Le Pentagone accélère le retrait d’Afghanistan

Pour garder un œil sur la situation militaire sur le terrain, l’armée américaine veut continuer à utiliser une version de ce qu’elle appelle la salle combinée de connaissance de la situation, où elle se coordonne avec ses homologues afghans (souvent via WhatsApp), en canalisant les informations et en aidant à mettre le soutien aérien. et d’autres forces en place sur le champ de bataille. Mais on ne sait toujours pas où se trouverait le centre de commandement, avec des options incluant l’ambassade américaine ou à l’extérieur du pays.

Bien que l’armée de l’air afghane soit devenue de plus en plus capable ces dernières années, les drones américains et autres avions de surveillance fournissent toujours des informations clés sur le ciblage. Et les frappes américaines, bien que réduites en vertu de règles d’engagement extrêmement restrictives, se produisent toujours alors que les forces internationales partent et que les forces de sécurité afghanes luttent pour tenir le terrain.

Les responsables militaires américains estiment que les États-Unis consacreront un nombre important d’avions de reconnaissance pour continuer à aider les forces afghanes, mais limiteront les frappes aériennes aux seules «opérations antiterroristes», une description vague qui a été utilisée dans le passé pour justifier diverses actions.

En l’absence de bases pour positionner des aéronefs à proximité de l’Afghanistan, cela signifie que les avions américains devront voler depuis des bases au Moyen-Orient ou depuis des porte-avions dans la mer d’Oman pour soutenir les forces afghanes ou pour mener des missions de contre-terrorisme «à l’horizon».

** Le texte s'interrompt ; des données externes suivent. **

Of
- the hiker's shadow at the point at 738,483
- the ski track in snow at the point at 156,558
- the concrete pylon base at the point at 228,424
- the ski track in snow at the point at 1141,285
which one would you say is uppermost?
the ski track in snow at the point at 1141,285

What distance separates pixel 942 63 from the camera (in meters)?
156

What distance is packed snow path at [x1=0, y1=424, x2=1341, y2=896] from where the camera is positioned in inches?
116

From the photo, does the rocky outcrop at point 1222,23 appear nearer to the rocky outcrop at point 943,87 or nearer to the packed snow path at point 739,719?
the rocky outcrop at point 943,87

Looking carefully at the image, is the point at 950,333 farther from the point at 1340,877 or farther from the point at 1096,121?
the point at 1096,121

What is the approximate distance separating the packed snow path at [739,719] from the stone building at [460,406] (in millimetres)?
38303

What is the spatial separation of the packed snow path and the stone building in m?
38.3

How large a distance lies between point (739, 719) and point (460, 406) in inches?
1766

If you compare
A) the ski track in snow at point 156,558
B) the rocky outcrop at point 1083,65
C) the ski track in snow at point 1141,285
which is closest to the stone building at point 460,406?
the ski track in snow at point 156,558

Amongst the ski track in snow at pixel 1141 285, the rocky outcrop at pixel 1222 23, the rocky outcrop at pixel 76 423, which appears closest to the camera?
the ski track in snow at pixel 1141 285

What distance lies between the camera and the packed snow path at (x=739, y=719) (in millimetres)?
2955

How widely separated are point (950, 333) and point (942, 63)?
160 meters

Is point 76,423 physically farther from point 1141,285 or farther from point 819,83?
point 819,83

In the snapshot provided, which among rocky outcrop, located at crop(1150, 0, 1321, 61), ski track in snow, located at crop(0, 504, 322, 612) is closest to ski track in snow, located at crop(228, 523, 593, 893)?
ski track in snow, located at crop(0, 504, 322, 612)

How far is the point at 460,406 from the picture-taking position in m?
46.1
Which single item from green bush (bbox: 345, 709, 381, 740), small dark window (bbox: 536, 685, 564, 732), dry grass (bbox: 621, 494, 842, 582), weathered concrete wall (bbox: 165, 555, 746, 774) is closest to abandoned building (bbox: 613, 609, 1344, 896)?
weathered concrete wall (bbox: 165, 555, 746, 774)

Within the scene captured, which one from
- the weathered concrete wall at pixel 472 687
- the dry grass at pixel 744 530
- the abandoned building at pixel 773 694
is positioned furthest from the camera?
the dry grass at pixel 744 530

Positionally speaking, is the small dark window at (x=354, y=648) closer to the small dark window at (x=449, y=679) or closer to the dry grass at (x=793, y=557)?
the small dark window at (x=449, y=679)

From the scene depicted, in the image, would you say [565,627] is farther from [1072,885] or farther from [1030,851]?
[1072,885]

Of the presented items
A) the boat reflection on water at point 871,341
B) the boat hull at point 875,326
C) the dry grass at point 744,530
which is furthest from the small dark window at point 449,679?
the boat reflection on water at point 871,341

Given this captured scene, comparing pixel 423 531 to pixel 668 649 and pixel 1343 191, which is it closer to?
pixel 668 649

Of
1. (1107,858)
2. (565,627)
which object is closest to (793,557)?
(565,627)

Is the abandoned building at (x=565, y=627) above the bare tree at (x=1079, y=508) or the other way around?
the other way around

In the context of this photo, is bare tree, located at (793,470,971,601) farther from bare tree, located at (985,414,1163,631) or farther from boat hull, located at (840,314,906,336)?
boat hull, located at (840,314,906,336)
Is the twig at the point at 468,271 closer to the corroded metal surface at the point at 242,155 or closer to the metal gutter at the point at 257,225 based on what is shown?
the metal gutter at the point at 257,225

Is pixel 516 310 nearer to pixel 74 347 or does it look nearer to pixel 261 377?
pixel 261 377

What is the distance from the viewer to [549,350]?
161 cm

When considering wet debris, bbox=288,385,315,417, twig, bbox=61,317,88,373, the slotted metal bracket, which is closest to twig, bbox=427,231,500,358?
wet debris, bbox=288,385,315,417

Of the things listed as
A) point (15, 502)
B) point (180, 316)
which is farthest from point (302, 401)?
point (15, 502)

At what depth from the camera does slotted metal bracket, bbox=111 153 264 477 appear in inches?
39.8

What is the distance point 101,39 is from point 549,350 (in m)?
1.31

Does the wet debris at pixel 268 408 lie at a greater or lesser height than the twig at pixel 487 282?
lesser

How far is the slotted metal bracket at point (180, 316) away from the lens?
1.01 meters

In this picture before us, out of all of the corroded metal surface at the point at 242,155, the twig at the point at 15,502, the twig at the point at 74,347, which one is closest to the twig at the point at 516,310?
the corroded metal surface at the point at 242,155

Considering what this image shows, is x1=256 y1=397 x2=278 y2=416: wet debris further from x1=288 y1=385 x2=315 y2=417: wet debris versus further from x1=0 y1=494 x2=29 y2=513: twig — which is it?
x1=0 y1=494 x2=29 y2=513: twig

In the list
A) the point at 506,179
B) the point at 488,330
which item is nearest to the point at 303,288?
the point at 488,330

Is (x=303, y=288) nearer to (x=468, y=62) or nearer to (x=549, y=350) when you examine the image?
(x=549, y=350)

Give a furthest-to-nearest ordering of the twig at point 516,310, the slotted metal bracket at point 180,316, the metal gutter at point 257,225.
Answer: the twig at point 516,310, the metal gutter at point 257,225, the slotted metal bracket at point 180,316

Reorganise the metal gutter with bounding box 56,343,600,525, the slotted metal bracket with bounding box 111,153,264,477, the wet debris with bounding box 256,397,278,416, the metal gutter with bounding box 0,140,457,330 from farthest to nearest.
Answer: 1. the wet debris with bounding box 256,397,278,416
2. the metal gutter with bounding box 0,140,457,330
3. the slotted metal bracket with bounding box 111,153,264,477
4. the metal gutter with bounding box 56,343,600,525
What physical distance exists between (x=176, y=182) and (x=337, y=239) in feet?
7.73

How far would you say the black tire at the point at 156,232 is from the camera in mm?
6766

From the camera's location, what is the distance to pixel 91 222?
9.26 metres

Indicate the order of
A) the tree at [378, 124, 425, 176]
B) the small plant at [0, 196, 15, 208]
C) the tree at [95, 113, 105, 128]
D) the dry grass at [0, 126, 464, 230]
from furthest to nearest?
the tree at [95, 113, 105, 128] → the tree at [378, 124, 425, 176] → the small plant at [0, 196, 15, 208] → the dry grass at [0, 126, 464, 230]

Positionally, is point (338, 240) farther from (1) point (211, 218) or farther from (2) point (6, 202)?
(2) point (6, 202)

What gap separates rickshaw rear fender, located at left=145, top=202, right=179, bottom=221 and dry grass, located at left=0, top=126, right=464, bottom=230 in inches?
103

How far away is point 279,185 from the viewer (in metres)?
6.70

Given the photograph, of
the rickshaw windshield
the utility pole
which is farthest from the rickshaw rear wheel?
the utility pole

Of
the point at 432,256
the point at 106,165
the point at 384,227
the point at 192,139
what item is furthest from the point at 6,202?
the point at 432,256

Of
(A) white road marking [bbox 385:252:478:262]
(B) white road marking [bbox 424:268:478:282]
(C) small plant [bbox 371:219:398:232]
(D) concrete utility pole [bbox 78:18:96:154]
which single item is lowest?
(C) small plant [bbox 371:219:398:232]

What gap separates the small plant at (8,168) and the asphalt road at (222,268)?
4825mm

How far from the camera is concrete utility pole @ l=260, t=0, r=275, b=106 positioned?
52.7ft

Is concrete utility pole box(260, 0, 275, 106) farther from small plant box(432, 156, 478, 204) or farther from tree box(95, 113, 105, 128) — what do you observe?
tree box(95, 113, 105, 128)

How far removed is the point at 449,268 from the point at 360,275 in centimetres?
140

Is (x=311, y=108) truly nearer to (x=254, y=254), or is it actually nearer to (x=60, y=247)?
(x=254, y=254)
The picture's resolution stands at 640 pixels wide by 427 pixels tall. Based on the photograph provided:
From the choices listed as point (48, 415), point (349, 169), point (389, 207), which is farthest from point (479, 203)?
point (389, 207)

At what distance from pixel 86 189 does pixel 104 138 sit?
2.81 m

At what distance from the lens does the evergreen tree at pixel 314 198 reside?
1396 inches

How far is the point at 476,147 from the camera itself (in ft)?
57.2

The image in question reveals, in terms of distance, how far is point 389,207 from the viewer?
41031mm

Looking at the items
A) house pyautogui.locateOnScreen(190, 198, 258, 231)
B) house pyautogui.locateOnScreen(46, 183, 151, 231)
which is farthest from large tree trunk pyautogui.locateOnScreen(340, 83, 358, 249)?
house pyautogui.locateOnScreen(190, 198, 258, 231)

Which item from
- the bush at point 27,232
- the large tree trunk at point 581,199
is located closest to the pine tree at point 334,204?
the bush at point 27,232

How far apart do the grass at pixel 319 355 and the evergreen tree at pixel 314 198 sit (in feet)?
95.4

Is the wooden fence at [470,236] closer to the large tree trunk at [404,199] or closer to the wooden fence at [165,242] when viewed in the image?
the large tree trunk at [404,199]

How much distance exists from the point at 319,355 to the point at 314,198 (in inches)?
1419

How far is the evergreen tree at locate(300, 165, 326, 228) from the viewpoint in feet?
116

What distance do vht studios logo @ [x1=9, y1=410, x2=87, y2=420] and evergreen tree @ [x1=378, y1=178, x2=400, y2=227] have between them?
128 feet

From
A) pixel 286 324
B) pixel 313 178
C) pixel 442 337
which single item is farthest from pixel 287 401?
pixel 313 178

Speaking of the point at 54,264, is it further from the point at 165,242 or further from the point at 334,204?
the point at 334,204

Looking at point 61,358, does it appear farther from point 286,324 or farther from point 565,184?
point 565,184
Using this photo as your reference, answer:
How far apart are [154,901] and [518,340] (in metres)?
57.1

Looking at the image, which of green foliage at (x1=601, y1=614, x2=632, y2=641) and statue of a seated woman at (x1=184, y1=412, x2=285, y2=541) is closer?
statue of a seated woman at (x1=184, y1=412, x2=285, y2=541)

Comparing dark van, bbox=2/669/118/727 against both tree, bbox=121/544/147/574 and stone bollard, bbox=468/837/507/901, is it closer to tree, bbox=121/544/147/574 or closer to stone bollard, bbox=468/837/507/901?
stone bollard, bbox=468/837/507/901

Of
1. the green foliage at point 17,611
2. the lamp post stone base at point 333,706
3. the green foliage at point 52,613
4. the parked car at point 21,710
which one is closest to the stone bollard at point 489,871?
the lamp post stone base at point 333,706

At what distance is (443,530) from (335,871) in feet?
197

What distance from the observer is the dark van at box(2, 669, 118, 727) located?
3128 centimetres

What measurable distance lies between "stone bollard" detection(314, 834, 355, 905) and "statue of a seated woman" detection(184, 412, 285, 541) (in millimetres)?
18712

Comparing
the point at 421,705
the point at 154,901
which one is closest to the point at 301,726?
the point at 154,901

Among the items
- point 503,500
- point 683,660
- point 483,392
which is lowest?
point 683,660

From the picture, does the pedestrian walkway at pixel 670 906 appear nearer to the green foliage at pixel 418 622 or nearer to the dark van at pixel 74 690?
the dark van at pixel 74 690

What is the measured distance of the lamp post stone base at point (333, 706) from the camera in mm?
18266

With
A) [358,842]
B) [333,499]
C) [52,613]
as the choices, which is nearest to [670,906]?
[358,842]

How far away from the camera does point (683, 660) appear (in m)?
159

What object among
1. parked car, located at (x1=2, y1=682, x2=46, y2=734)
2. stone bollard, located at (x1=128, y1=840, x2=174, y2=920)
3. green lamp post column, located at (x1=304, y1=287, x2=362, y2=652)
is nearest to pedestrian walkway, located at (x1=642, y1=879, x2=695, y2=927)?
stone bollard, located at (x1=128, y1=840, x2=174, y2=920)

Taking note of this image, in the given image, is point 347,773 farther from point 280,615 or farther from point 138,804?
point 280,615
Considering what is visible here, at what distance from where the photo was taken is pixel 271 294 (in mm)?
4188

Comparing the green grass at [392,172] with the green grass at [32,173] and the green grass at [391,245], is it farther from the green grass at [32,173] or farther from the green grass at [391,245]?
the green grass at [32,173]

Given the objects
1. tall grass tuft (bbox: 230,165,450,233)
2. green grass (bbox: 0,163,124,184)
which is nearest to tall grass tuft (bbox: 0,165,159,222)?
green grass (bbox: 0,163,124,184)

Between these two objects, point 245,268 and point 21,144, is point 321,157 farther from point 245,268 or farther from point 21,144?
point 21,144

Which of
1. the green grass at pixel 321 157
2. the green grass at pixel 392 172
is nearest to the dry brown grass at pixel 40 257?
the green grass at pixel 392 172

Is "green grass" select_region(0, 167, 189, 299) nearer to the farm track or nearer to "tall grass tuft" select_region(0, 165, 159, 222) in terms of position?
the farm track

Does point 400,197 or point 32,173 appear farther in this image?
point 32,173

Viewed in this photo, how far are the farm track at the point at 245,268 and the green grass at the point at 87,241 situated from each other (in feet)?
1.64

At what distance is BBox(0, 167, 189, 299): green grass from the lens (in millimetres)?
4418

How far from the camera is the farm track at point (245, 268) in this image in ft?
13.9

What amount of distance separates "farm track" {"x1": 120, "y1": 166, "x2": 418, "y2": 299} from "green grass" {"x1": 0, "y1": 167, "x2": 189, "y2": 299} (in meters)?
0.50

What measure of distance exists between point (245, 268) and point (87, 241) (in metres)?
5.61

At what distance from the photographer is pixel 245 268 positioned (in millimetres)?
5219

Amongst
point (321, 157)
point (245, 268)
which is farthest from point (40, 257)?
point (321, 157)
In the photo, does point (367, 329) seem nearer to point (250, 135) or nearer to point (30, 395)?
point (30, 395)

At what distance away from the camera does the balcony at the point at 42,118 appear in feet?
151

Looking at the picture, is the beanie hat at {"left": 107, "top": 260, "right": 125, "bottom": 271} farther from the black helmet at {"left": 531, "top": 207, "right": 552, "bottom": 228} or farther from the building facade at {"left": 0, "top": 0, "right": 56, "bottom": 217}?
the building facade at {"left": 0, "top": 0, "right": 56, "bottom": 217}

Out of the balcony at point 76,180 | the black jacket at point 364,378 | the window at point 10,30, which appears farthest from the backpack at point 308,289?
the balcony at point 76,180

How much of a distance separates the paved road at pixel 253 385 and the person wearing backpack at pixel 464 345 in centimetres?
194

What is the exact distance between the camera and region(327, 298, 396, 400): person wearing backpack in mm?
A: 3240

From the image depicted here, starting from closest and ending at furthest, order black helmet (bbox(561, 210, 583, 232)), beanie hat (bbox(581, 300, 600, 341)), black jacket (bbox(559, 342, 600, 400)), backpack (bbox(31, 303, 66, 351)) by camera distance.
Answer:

Pour les drones et avions de surveillance propulsés par hélice, cela signifie des voyages de plusieurs heures juste pour se rendre en Afghanistan.

Lire aussi  Rudy Giuliani suspendu d'exercer le droit à New York

Pour les jets basés sur des porte-avions, cela signifie de fréquents arrêts de ravitaillement en vol. Alors que les jets terrestres américains quittent l’Afghanistan, les forces américaines ont du mal à répondre à la demande d’avions embarqués en raison d’un besoin accru de ravitaillements en carburant. Pour l’instant, les jets à bord de l’USS Eisenhower dans la mer d’Oman ne peuvent satisfaire qu’environ 75% des demandes au-dessus de l’Afghanistan, a déclaré un responsable militaire.

Interrogé par les législateurs le mois dernier sur les défis de la lutte contre les menaces terroristes en Afghanistan après le départ des troupes américaines, le général Kenneth F. McKenzie Jr., le chef du commandement central du Pentagone, a déclaré: n’est pas impossible. »

Leave a Reply

Your email address will not be published.

This site uses Akismet to reduce spam. Learn how your comment data is processed.